Special-Character Adversarial Attacks on Open-Source Language Model
Ephraiem Sarabamoun
TL;DR
This work evaluates seven open-source LLMs (ranging from 3.8B to 32B parameters) against over 4,000 character-level adversarial attacks spanning four families (Unicode control, homoglyph, structural, and encoding). By combining quantitative semantic-similarity metrics with qualitative analyses, the study reveals pervasive vulnerabilities including jailbreaks, encoding hallucinations, and incoherent outputs across model sizes, with some models showing robust behavior against certain attack types.
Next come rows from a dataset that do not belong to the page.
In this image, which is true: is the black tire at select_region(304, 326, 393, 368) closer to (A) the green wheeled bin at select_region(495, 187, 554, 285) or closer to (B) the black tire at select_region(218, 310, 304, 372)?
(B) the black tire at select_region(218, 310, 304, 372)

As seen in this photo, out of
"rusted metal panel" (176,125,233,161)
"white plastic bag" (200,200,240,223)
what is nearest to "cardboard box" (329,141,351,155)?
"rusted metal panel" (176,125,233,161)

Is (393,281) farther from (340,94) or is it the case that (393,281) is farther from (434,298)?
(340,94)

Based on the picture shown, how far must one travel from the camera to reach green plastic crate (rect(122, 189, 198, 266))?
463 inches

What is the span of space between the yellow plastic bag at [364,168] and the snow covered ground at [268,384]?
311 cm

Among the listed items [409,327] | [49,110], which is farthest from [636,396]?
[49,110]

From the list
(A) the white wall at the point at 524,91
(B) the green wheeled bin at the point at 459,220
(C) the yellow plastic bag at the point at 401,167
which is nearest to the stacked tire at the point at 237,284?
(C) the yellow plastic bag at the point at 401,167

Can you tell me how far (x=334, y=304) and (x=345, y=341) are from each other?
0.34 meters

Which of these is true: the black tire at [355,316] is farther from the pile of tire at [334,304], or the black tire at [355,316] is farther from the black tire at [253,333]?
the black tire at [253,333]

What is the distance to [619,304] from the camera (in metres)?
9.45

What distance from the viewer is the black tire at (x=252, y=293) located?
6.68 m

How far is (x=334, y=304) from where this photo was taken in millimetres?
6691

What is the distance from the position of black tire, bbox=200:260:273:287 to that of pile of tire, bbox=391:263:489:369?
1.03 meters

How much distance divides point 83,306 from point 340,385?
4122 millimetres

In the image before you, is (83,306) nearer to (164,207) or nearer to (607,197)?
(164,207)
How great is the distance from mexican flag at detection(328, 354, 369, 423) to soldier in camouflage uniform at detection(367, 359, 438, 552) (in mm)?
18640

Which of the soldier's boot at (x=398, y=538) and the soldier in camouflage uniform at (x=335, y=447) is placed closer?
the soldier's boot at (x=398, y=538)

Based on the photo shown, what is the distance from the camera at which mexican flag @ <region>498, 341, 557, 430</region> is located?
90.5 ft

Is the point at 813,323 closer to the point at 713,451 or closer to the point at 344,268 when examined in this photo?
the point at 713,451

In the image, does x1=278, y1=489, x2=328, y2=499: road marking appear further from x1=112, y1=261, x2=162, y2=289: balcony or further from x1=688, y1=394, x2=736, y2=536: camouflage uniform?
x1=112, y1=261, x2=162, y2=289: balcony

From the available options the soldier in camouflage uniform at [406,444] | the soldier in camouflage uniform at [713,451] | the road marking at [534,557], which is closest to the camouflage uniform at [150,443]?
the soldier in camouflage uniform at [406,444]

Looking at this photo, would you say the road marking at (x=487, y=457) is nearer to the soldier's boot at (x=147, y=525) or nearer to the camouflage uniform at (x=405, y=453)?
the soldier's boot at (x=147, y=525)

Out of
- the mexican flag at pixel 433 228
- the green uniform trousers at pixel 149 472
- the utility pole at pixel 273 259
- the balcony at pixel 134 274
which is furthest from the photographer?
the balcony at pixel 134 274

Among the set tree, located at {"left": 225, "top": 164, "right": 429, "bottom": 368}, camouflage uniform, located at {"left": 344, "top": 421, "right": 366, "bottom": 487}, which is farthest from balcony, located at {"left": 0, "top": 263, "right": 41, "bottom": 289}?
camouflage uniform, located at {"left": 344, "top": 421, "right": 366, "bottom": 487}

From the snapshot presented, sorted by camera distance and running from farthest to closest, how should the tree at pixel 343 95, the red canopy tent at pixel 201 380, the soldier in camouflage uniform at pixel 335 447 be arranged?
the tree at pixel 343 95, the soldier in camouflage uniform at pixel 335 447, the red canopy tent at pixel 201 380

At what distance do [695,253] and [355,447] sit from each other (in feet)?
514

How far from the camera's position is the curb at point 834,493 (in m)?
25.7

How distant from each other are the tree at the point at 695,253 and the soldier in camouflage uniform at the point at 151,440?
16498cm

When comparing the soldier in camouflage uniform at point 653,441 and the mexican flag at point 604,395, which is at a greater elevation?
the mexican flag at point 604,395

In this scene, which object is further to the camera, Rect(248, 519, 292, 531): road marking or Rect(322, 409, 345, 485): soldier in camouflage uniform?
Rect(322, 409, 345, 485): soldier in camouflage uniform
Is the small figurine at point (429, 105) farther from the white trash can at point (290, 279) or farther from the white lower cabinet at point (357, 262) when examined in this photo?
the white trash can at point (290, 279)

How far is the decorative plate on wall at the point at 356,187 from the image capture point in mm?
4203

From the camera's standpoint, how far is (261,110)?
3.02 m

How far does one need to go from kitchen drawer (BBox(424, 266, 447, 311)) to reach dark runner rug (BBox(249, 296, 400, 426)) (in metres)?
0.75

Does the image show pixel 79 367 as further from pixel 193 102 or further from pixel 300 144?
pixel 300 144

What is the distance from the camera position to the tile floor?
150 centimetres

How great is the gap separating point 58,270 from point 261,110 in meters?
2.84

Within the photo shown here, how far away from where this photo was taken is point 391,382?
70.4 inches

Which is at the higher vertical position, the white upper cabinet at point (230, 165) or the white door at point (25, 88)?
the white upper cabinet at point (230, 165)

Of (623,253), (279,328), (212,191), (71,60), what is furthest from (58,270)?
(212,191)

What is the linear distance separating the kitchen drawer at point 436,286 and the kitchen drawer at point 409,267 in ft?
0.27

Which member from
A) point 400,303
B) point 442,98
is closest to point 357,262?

The authors provide comprehensive findings, release all code, datasets, and evaluation protocols, and discuss implications for safety mechanisms, tokenization pipelines, and defense design. The results underscore the need for robust preprocessing, detection, and mitigation strategies as LLM deployments expand into safety-critical domains.
Abstract
Large language models (LLMs) have achieved remarkable performance across diverse natural language processing tasks, yet their vulnerability to character-level adversarial manipulations presents significant security challenges for real-world deployments. This paper presents a study of different special character attacks including unicode, homoglyph, structural, and textual encoding attacks aimed at bypassing safety mechanisms. We evaluate seven prominent open-source models ranging from 3.8B to 32B parameters on 4,000+ attack attempts. These experiments reveal critical vulnerabilities across all model sizes, exposing failure modes that include successful jailbreaks, incoherent outputs, and unrelated hallucinations.